Il m’est difficile d’écrire au sujet de ma mère. Peut être est-ce encore trop frais dans mon cœur et mon esprit. Peut être ne suis-je pas encore prêt à entamer une nouvelle page de mon histoire. Ce n’est pourtant pas un choix que de continuer à marquer les jours, les mois, de ma présence ici-bas. C’est la vie. C’est ainsi. Je suis forcé de m’attaquer aux pages à écrire –je n’en ai pas la force -.
L’écriture n’est jamais un exercice simple. C’est un moment de retrouvailles avec soi-même, c’est une conversation avec son égo. Vous dites « voilà ce que je pense », il réplique « non, c’est d’un mauvais… ». C’est un cercle sans fin – un Samsara-, dès que vous posez la plume sur le papier, vous la plantez dans votre esprit. L’écriture, c’est une torture. Mais comme toute torture, elle assure le soulagement dans sa postérité. Pourquoi avoue-t-on après avoir été malmené ? Où est le plaisir à fournir un effort physique ? Pourquoi écrit-on ?
L’écrivain est sado-maso.
Dans ma douleur, -je ne vais pas le cacher, il y en a énormément-, j’ai été bloqué par ma conscience. Elle m’a formellement interdit de me confesser, de dévoiler mes plaies. Mes larmes bouillaient sous mes yeux, mais ne sont jamais sorties. Ce fut un supplice que de laisser cette vile âme ronger mon cœur défectueux. Mais ça fait partie du jeu. Il faut jouer jusqu’au bout.

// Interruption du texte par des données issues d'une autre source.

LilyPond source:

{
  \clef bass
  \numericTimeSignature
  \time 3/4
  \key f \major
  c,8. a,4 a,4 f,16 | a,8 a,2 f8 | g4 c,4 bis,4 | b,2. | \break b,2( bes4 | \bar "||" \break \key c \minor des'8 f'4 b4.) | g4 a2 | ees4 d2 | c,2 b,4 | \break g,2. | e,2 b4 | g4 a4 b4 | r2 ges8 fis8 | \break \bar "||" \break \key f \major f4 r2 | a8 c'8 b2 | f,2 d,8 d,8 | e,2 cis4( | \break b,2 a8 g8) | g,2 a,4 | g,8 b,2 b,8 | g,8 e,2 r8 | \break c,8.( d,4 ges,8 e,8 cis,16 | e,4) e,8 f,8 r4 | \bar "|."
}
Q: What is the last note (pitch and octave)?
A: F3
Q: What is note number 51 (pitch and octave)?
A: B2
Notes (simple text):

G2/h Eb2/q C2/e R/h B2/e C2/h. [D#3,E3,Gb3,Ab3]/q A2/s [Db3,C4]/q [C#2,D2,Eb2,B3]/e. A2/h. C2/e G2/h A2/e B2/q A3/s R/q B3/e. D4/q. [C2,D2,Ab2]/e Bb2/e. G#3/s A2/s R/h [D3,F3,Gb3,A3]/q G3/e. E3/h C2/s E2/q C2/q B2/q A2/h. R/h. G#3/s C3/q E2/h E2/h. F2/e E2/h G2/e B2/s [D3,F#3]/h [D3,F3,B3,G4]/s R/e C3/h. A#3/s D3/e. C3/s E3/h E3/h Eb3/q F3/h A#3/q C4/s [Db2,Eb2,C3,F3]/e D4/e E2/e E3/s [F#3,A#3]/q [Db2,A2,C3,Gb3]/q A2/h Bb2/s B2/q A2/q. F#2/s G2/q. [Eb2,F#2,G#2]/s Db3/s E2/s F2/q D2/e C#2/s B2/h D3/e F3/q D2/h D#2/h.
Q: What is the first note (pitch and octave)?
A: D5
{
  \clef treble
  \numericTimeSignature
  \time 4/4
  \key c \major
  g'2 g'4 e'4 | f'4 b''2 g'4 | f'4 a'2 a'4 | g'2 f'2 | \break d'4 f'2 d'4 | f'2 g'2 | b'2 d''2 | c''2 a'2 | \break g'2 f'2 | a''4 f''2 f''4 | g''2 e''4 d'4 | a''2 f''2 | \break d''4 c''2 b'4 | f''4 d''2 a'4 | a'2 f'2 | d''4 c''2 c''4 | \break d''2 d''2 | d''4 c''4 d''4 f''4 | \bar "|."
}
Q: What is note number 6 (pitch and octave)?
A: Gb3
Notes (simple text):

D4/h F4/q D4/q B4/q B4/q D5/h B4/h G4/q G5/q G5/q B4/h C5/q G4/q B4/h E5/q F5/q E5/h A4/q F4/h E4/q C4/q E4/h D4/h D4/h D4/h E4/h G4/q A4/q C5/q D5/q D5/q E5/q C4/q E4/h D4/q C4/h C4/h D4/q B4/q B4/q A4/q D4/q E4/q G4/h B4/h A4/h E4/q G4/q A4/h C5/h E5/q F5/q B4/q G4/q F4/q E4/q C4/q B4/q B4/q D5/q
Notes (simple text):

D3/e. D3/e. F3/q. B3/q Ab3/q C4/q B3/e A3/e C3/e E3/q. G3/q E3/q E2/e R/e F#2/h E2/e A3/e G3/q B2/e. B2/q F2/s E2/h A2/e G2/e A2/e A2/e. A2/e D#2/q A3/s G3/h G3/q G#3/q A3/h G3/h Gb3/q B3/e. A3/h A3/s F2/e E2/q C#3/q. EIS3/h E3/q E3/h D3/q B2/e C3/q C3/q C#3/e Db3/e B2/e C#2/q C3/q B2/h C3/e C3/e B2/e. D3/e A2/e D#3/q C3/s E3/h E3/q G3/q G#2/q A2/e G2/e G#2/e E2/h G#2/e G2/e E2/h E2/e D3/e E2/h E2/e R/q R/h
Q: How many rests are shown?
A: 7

J’eus jadis une réputation de mauvais perdant. Cette époque est révolue, et je veux le prouver. Au monde, à moi-même. J’ai joué jusqu’à ce que la partie ne soit arrêtée (par le bon sens). A présent je change de camp. Ce n’est plus la douleur qui grave mon cœur de symboles de faiblesse. C’est moi qui sors la souffrance sur papier, qui la réduis en quelques mots à un minable jeu de rôle où je nous nous sommes échangés, mon âme et moi.
Nous souffrons tous mais écrivons et soyons conscients que la peine sera présente, que l’on pose la plume sur une feuille, ou qu’on la range au bureau.